● EXTRACTED ENTRIES
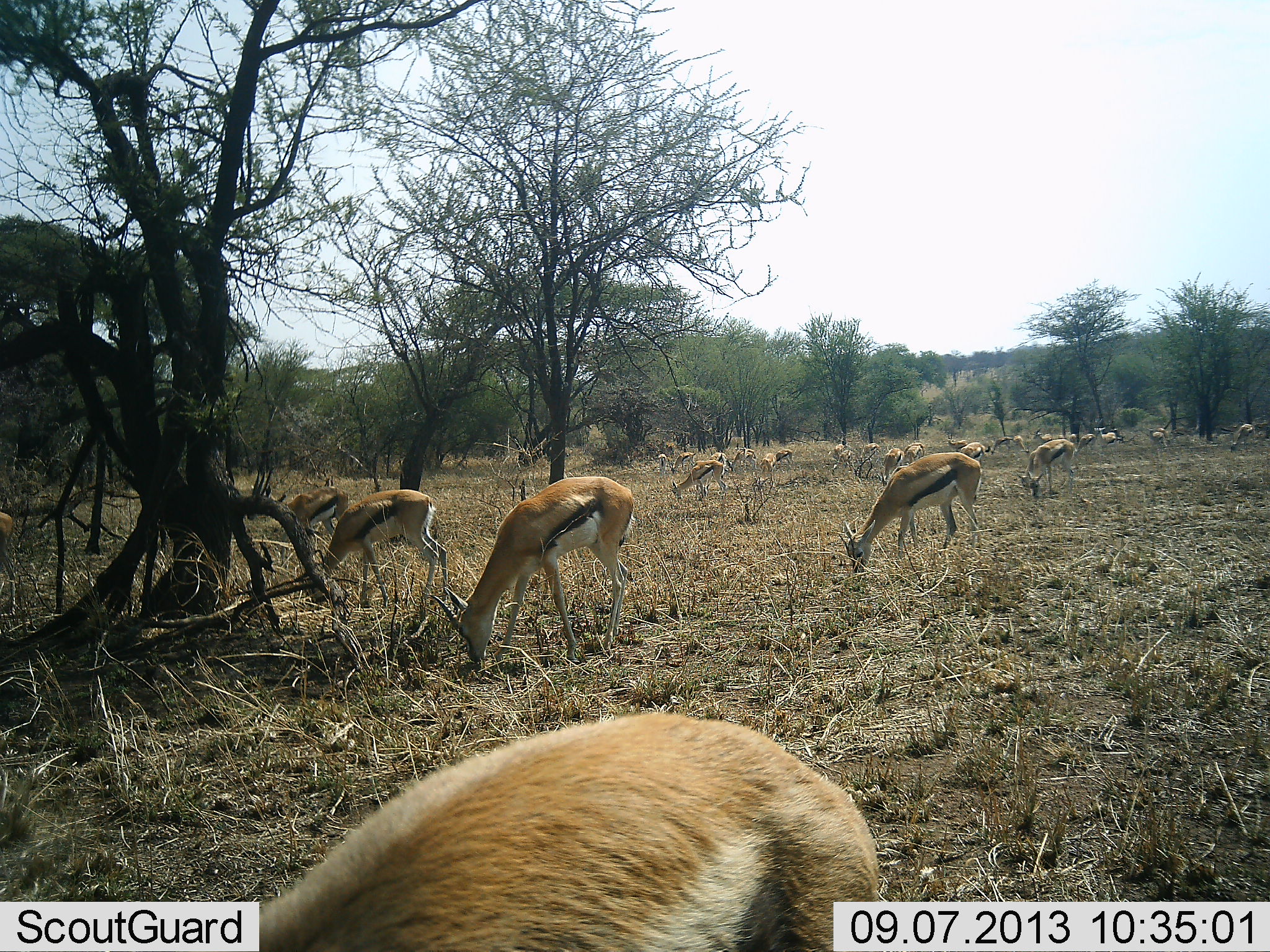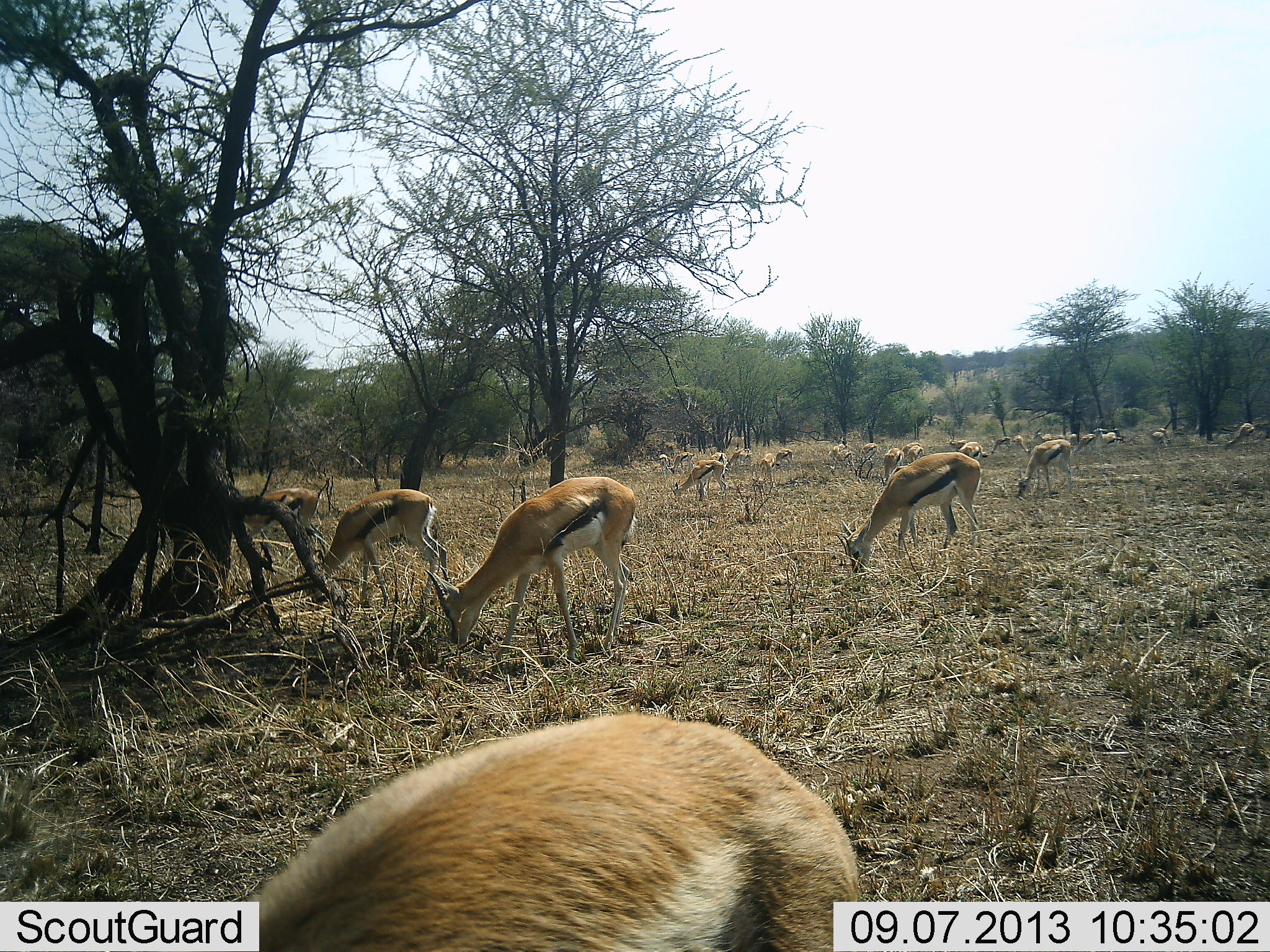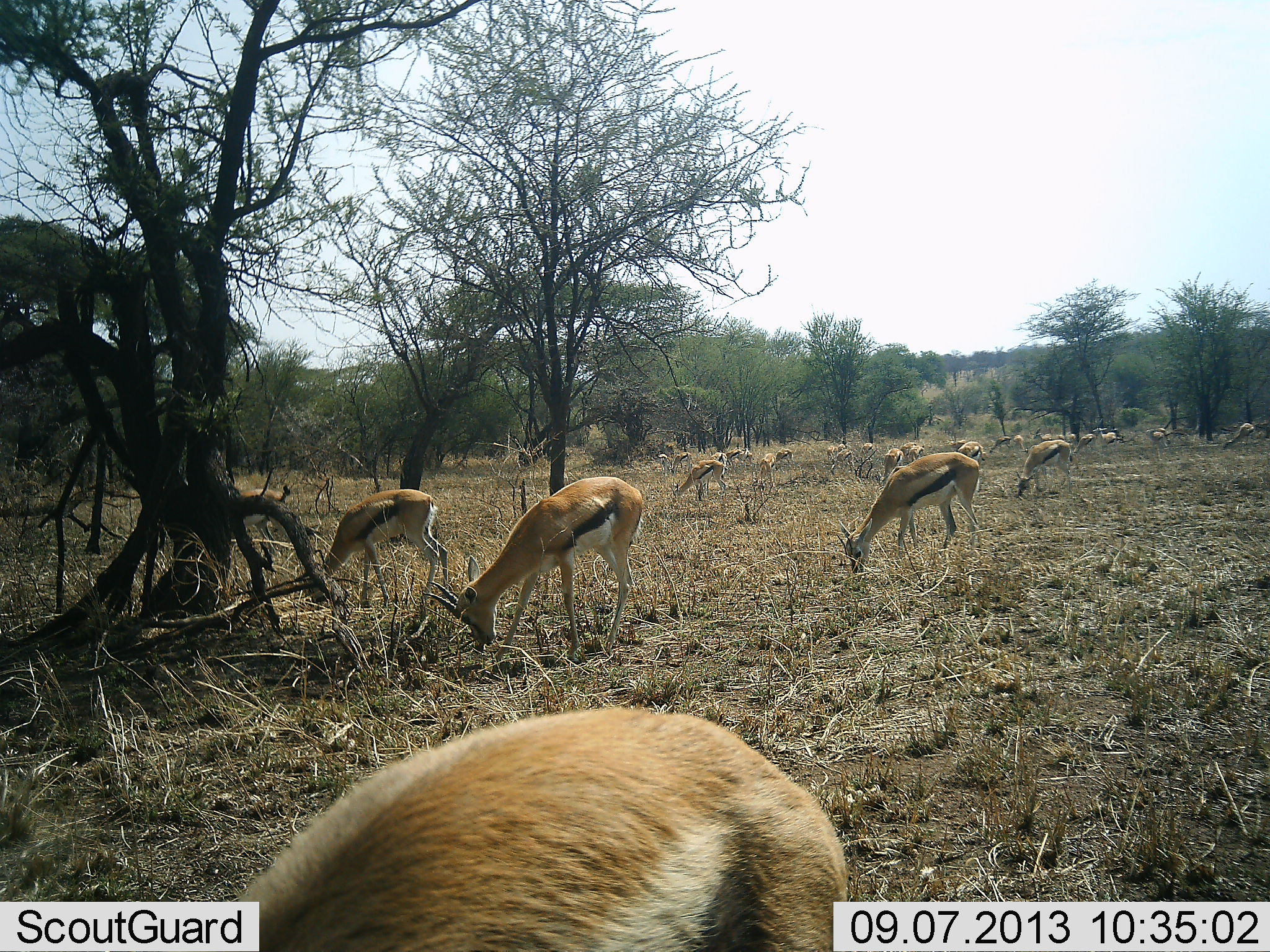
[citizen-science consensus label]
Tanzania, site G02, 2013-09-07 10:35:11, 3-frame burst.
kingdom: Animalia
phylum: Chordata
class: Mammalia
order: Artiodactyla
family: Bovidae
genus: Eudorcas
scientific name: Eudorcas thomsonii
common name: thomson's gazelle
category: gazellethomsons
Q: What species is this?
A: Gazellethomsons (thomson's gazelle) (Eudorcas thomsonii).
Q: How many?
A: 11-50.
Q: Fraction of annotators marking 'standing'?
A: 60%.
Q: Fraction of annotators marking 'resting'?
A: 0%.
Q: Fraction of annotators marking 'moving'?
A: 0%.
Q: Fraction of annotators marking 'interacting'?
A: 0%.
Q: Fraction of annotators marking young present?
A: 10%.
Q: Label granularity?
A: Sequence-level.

--

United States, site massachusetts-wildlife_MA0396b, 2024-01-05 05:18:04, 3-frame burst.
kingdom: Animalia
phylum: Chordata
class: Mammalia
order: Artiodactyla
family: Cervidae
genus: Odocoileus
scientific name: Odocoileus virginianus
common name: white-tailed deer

==

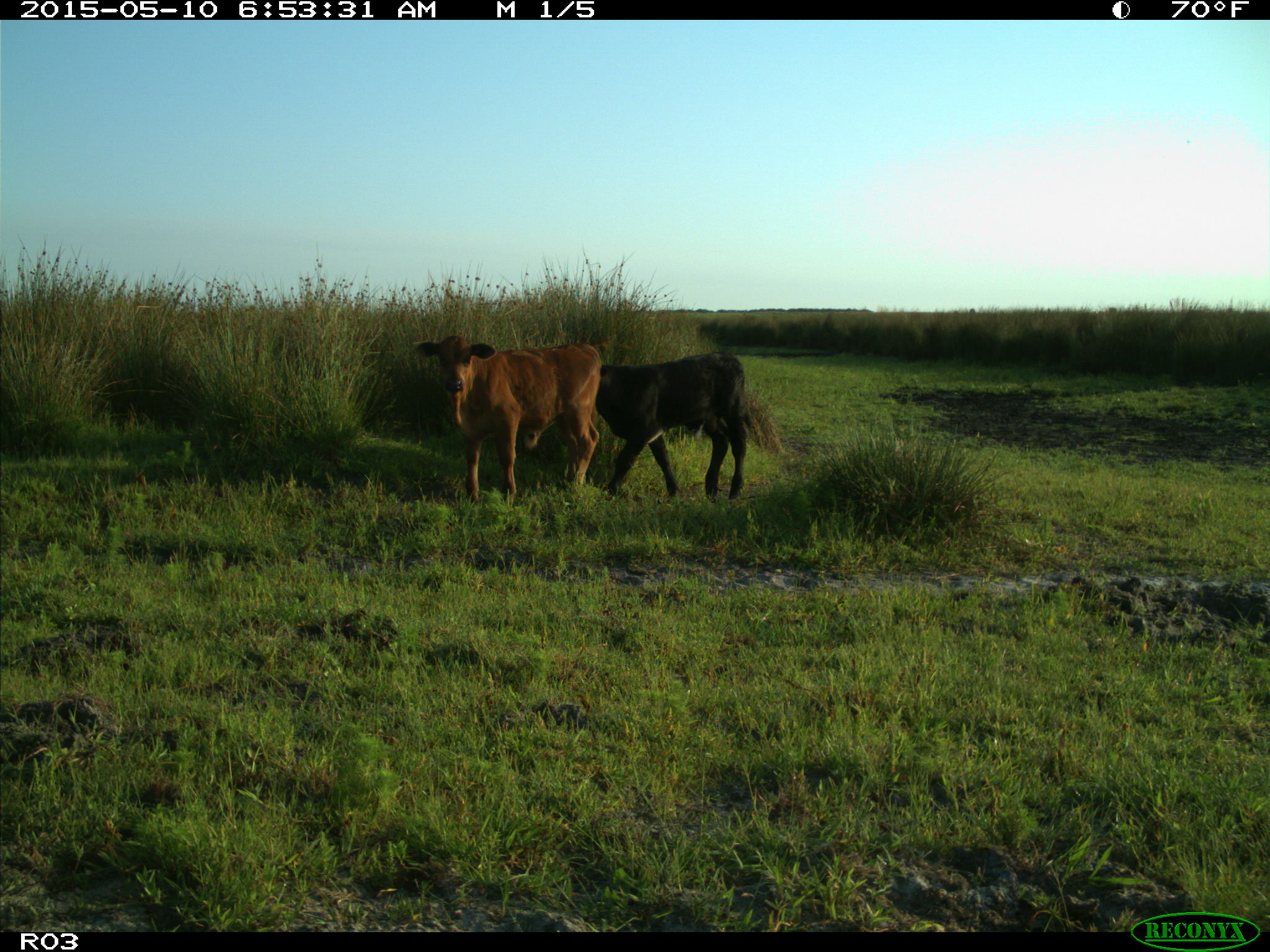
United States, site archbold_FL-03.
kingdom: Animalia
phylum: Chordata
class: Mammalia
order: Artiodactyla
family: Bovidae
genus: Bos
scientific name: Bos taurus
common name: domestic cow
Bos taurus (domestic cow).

● TASK DIRECTIONS
Reproduce exactly the lines above from the line with "[citizen-science consensus label]" to the line with "A: Sequence-level.", including both, and add nothing.

● REPLY TO THE EXERCISE
[citizen-science consensus label]
Tanzania, site G02, 2013-09-07 10:35:11, 3-frame burst.
kingdom: Animalia
phylum: Chordata
class: Mammalia
order: Artiodactyla
family: Bovidae
genus: Eudorcas
scientific name: Eudorcas thomsonii
common name: thomson's gazelle
category: gazellethomsons
Q: What species is this?
A: Gazellethomsons (thomson's gazelle) (Eudorcas thomsonii).
Q: How many?
A: 11-50.
Q: Fraction of annotators marking 'standing'?
A: 60%.
Q: Fraction of annotators marking 'resting'?
A: 0%.
Q: Fraction of annotators marking 'moving'?
A: 0%.
Q: Fraction of annotators marking 'interacting'?
A: 0%.
Q: Fraction of annotators marking young present?
A: 10%.
Q: Label granularity?
A: Sequence-level.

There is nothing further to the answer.